GOAL OF THE EXERCISE →
Please copy the listing starting at the line that has "From where the camera sits, how" and continuing through the end of the listing, substituting "front seat" for "driver seat" and leaving everything else unchanged. Return only those lines.

GIVEN RECORDS →
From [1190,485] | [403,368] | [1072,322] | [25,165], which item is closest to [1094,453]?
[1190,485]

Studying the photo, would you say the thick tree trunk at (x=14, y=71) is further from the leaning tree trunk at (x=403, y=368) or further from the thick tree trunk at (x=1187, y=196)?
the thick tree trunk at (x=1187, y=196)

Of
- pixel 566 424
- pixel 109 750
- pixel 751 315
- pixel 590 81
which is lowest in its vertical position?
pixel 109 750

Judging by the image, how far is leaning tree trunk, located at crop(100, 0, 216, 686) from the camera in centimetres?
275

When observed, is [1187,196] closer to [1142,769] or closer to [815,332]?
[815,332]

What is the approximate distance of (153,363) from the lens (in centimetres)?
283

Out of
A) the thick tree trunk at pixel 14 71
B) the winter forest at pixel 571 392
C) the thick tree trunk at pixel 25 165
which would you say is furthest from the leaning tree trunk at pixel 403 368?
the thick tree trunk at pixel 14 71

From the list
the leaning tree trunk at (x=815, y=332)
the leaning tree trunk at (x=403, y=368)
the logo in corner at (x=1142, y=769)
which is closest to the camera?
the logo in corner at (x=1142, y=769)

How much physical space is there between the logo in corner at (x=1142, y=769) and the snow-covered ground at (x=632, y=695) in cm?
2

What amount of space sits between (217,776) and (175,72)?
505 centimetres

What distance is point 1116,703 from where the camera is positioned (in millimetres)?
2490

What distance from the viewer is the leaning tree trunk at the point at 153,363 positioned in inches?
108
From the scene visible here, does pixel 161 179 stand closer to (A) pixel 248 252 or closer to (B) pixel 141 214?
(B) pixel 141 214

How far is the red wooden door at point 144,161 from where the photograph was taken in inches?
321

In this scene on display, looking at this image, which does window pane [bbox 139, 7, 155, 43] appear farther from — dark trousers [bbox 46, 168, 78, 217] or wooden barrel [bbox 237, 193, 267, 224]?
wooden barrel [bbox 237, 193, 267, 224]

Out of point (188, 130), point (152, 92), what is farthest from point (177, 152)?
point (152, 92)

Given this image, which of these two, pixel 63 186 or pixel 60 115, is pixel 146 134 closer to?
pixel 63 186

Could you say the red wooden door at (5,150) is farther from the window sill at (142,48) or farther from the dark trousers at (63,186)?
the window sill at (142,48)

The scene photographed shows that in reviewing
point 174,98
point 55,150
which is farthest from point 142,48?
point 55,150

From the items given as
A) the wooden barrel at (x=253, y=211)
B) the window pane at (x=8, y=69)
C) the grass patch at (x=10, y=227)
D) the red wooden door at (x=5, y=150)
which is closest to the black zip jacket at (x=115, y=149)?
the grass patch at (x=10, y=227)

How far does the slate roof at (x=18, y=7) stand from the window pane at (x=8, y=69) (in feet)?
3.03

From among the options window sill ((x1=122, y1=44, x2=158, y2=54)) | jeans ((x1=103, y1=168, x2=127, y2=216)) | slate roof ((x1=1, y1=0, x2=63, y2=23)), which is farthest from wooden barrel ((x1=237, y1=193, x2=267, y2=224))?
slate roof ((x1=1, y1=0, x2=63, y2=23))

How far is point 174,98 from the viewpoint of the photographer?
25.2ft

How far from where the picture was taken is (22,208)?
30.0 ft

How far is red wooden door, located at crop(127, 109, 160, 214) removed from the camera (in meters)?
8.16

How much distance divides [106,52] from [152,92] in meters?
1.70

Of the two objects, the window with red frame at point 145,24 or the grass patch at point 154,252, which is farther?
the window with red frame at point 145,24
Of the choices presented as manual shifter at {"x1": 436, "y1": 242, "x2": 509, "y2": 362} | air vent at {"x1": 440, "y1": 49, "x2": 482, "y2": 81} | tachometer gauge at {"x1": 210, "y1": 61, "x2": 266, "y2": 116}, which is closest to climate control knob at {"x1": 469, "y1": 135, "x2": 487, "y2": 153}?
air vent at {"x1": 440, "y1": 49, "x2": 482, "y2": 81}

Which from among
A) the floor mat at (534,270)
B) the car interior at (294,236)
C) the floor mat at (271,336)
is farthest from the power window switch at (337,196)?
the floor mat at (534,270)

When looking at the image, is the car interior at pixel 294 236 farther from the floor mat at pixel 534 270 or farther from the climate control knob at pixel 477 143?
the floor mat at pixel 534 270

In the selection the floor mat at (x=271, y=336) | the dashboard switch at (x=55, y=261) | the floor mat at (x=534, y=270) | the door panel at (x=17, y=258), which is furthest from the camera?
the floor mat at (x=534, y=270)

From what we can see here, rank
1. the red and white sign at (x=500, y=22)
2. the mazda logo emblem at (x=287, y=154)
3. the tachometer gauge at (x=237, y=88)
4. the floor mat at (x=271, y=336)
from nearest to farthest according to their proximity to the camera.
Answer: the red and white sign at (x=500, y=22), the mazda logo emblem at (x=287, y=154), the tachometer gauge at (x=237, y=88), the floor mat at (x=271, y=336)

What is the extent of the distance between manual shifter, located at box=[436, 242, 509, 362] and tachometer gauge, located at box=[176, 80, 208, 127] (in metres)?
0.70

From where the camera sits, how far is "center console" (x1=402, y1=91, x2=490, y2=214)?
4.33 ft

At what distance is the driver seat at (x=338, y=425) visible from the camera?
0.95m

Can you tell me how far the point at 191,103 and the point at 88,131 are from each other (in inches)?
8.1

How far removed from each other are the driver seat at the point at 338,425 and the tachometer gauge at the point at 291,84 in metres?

THE COMPLETED TASK →
From where the camera sits, how far is "center console" (x1=402, y1=91, x2=490, y2=214)?
4.33 ft

At what distance is the front seat at (x=338, y=425) visible from the camera?
0.95m

Can you tell me how far the point at 191,103 and the point at 88,131 are from each other (in inches)?
8.1

How far removed from each other are the front seat at the point at 338,425 and the tachometer gauge at the point at 291,84 in metres?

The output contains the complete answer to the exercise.